**Task description**
The lines from the top of the records below through the one containing "Oblíbené motivy, jako" are to be transcribed exactly, and nothing else is to be added.

**Exercise materials**
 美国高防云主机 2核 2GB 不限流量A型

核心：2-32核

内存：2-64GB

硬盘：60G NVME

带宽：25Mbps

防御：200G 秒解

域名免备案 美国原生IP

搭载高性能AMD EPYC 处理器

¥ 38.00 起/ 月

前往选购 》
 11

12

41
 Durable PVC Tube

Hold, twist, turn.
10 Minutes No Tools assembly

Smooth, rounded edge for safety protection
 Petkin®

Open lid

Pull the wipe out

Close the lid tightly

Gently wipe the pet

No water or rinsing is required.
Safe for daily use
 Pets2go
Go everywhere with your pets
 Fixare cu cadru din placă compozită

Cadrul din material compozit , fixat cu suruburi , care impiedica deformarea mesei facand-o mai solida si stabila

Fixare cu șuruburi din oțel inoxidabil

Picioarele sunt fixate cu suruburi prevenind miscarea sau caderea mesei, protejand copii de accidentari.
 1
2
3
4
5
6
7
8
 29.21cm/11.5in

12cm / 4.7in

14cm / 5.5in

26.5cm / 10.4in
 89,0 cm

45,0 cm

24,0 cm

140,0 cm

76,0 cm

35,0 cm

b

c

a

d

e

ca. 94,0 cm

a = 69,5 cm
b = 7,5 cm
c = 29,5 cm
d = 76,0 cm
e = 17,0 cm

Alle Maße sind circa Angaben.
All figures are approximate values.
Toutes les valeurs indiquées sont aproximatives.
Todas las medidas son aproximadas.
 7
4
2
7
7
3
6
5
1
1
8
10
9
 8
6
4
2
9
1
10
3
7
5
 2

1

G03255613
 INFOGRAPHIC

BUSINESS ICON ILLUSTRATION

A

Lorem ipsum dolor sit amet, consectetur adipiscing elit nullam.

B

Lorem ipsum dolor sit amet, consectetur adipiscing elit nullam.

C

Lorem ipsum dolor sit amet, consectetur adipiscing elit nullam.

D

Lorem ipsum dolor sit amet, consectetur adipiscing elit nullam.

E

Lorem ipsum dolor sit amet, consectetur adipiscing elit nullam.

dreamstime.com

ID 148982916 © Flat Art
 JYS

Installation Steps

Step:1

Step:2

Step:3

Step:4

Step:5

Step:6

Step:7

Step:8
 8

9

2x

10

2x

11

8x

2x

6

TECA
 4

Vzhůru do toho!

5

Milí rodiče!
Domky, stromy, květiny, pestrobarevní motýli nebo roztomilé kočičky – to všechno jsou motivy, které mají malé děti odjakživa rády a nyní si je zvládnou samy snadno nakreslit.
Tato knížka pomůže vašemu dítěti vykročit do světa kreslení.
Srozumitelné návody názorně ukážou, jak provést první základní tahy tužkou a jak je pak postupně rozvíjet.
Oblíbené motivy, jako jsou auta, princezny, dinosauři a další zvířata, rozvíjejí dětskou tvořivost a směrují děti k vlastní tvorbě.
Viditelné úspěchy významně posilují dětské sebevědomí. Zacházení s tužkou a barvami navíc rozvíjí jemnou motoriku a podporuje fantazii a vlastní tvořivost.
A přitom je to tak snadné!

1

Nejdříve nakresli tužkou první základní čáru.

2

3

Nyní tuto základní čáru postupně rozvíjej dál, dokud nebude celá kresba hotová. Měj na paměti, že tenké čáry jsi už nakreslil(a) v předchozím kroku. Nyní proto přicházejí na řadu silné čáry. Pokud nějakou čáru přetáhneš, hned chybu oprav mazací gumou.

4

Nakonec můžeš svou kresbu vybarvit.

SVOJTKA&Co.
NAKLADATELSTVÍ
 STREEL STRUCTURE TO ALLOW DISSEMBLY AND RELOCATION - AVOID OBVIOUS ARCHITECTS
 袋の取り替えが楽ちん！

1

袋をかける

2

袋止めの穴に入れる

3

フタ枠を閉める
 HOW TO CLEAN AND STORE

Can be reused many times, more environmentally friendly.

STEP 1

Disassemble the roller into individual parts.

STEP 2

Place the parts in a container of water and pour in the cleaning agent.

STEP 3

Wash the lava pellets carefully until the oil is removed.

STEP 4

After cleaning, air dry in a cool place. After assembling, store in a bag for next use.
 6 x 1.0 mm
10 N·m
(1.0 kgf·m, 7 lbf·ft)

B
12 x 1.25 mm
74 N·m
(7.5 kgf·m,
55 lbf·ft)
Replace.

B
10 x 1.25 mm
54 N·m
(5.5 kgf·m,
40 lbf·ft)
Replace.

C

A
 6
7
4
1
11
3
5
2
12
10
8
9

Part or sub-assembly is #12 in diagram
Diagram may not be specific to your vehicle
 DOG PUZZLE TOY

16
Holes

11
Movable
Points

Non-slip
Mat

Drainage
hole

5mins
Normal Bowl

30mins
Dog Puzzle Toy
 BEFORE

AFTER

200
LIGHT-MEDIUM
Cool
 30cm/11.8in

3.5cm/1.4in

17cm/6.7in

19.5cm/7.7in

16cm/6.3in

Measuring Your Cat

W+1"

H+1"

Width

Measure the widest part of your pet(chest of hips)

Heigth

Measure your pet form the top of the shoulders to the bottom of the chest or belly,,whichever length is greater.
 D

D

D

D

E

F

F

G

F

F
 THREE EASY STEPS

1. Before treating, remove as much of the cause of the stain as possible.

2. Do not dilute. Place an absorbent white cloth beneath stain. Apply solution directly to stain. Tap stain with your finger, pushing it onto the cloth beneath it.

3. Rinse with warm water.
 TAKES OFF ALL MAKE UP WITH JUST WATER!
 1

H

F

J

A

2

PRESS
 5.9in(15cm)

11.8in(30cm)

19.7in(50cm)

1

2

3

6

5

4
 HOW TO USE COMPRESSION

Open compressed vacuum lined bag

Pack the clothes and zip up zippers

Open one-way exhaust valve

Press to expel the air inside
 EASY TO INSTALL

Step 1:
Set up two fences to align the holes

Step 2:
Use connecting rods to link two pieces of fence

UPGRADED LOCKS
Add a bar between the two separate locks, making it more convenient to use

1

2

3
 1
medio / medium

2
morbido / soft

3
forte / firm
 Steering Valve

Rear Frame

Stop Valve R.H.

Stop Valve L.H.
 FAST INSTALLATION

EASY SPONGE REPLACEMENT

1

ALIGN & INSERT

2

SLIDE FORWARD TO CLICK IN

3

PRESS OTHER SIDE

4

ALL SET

**Answer space**
 美国高防云主机 2核 2GB 不限流量A型

核心：2-32核

内存：2-64GB

硬盘：60G NVME

带宽：25Mbps

防御：200G 秒解

域名免备案 美国原生IP

搭载高性能AMD EPYC 处理器

¥ 38.00 起/ 月

前往选购 》
 11

12

41
 Durable PVC Tube

Hold, twist, turn.
10 Minutes No Tools assembly

Smooth, rounded edge for safety protection
 Petkin®

Open lid

Pull the wipe out

Close the lid tightly

Gently wipe the pet

No water or rinsing is required.
Safe for daily use
 Pets2go
Go everywhere with your pets
 Fixare cu cadru din placă compozită

Cadrul din material compozit , fixat cu suruburi , care impiedica deformarea mesei facand-o mai solida si stabila

Fixare cu șuruburi din oțel inoxidabil

Picioarele sunt fixate cu suruburi prevenind miscarea sau caderea mesei, protejand copii de accidentari.
 1
2
3
4
5
6
7
8
 29.21cm/11.5in

12cm / 4.7in

14cm / 5.5in

26.5cm / 10.4in
 89,0 cm

45,0 cm

24,0 cm

140,0 cm

76,0 cm

35,0 cm

b

c

a

d

e

ca. 94,0 cm

a = 69,5 cm
b = 7,5 cm
c = 29,5 cm
d = 76,0 cm
e = 17,0 cm

Alle Maße sind circa Angaben.
All figures are approximate values.
Toutes les valeurs indiquées sont aproximatives.
Todas las medidas son aproximadas.
 7
4
2
7
7
3
6
5
1
1
8
10
9
 8
6
4
2
9
1
10
3
7
5
 2

1

G03255613
 INFOGRAPHIC

BUSINESS ICON ILLUSTRATION

A

Lorem ipsum dolor sit amet, consectetur adipiscing elit nullam.

B

Lorem ipsum dolor sit amet, consectetur adipiscing elit nullam.

C

Lorem ipsum dolor sit amet, consectetur adipiscing elit nullam.

D

Lorem ipsum dolor sit amet, consectetur adipiscing elit nullam.

E

Lorem ipsum dolor sit amet, consectetur adipiscing elit nullam.

dreamstime.com

ID 148982916 © Flat Art
 JYS

Installation Steps

Step:1

Step:2

Step:3

Step:4

Step:5

Step:6

Step:7

Step:8
 8

9

2x

10

2x

11

8x

2x

6

TECA
 4

Vzhůru do toho!

5

Milí rodiče!
Domky, stromy, květiny, pestrobarevní motýli nebo roztomilé kočičky – to všechno jsou motivy, které mají malé děti odjakživa rády a nyní si je zvládnou samy snadno nakreslit.
Tato knížka pomůže vašemu dítěti vykročit do světa kreslení.
Srozumitelné návody názorně ukážou, jak provést první základní tahy tužkou a jak je pak postupně rozvíjet.
Oblíbené motivy, jako jsou auta, princezny, dinosauři a další zvířata, rozvíjejí dětskou tvořivost a směrují děti k vlastní tvorbě.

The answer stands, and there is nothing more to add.